Article Preview
Top1. Introduction
A large number of modern applications and systems involve transaction processing. These transactions refer to events such as commercial transactions, banking, entry or updates of health records, etc. Each such event generates data, known as transactional data, which may be recorded for the generation of useful information in the future. Few examples of such data’s utility include the generation of product recommendations from a user’s past purchase history, inventory management given the sales records, fraud detection from users’ financial transactions and many more. However, publishing or publicly sharing any individual’s data may lead to serious privacy implications (Barbaro & Zeller, 2006; Narayanan & Shmatikov, 2008). This is especially true when this data is sensitive, for example, the data contains a user’s financial or health records. Further, data privacy is an important facet of data security and needs the utmost attention. This has led to a vast body of research studies in the domain of privacy-preserving publishing of data (Terrovitis et al., 2008; He & Naughton, 2009; Zhang et al., 2012; Kohlmayer et al., 2012). The methods to provide privacy-preserving data publishing include data encryption and data anonymization. Data anonymization is a popular way for privacy-preserving data publishing. Anonymization removes the fact that the particular records belong to the particular individual. The approach of anonymization is sufficient to prevent privacy attacks on published data. Therefore, the paper proposes the method based on anonymization to provide privacy-preserving publication of transactional data.

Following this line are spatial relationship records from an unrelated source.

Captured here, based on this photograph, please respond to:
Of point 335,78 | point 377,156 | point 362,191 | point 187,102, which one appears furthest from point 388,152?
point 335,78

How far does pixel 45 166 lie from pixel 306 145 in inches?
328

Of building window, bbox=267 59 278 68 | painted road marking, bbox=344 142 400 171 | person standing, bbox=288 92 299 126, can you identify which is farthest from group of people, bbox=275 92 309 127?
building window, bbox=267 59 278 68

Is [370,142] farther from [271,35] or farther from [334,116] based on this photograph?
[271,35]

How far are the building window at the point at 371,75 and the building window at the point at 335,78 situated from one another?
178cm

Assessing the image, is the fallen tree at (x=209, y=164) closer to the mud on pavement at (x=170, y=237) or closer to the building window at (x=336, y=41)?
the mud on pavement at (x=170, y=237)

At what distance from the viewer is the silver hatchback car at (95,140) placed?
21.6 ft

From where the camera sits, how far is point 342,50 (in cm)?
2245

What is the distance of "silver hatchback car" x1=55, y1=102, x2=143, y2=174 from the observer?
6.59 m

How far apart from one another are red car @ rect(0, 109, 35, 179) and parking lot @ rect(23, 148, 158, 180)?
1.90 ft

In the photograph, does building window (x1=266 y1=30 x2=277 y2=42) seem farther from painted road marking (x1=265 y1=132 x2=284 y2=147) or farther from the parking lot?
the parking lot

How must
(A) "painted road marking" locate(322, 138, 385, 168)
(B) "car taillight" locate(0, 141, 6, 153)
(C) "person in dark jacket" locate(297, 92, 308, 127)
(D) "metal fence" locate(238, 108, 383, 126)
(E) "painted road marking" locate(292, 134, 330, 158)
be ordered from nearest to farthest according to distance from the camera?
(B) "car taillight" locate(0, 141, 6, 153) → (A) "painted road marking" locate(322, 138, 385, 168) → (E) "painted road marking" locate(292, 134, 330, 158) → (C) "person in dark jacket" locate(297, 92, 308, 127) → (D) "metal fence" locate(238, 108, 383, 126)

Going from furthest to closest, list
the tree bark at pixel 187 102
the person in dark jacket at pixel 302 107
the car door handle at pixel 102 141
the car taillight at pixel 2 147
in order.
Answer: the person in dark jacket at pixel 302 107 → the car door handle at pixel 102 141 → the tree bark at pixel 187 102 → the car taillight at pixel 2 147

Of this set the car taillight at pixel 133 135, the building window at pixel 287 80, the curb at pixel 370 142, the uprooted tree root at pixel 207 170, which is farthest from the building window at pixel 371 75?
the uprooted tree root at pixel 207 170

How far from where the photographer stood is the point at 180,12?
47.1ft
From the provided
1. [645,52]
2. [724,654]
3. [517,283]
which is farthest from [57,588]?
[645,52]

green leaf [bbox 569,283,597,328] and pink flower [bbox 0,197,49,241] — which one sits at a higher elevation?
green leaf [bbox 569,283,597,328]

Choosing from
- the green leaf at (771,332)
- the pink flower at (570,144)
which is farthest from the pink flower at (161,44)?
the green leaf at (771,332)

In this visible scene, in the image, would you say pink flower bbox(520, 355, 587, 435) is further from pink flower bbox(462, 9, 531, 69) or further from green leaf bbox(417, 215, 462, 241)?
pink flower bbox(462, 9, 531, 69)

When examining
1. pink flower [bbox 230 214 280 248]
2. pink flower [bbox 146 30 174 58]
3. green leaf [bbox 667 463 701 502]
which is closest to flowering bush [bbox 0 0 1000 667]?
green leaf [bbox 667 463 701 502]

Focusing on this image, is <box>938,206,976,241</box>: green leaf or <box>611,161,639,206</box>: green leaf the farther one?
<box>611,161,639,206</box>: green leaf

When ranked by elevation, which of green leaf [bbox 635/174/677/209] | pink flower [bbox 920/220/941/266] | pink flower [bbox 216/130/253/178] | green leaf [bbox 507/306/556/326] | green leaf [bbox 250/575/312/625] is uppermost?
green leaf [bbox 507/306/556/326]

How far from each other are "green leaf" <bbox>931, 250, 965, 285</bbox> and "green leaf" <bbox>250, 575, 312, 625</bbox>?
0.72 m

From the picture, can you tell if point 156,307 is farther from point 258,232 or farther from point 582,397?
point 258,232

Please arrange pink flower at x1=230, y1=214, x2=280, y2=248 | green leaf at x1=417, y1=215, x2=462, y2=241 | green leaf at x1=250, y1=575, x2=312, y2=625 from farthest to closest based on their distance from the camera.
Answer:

Some developed techniques, such as OLA (Zhang et al., 2012), Flash (Kohlmayer et al., 2012) are available to anonymize structured or relational data. It has been observed (Puri et al., 2019) that anonymization techniques for relational data do not apply to transactional data due to the lack of structure and sparseness in the latter. Hence, different models are required to define privacy- preserving publication of transactional data. A few models such as complete k-anonymity (He & Naughton, 2009), km-anonymity (Terrovitis et al., 2008), etc. have been developed in the past to define the privacy of transactional data. Complete k-anonymity assumes that every combination of attributes may be sensitive and should occur at least k times. Anonymization of data to achieve complete k-anonymity requires multiple additions or deletions of items from the dataset and thus, results in a high amount of information loss. Information loss is said to occur if the anonymized data is no longer useful for statistical analysis and mining purposes or does not provide similar information as original data. In comparison to complete k-anonymity, the km-anonymity model assumes every combination of attributes cannot be sensitive, therefore, it ensures every m-combination of items should occur at least k times. Since the km-anonymity model limits the anonymization to upto m items, hence, information loss is low compared to complete k-anonymity, and therefore, it is commonly used for transactional data to protect from identity disclosure attack (Terrovitis et al., 2008).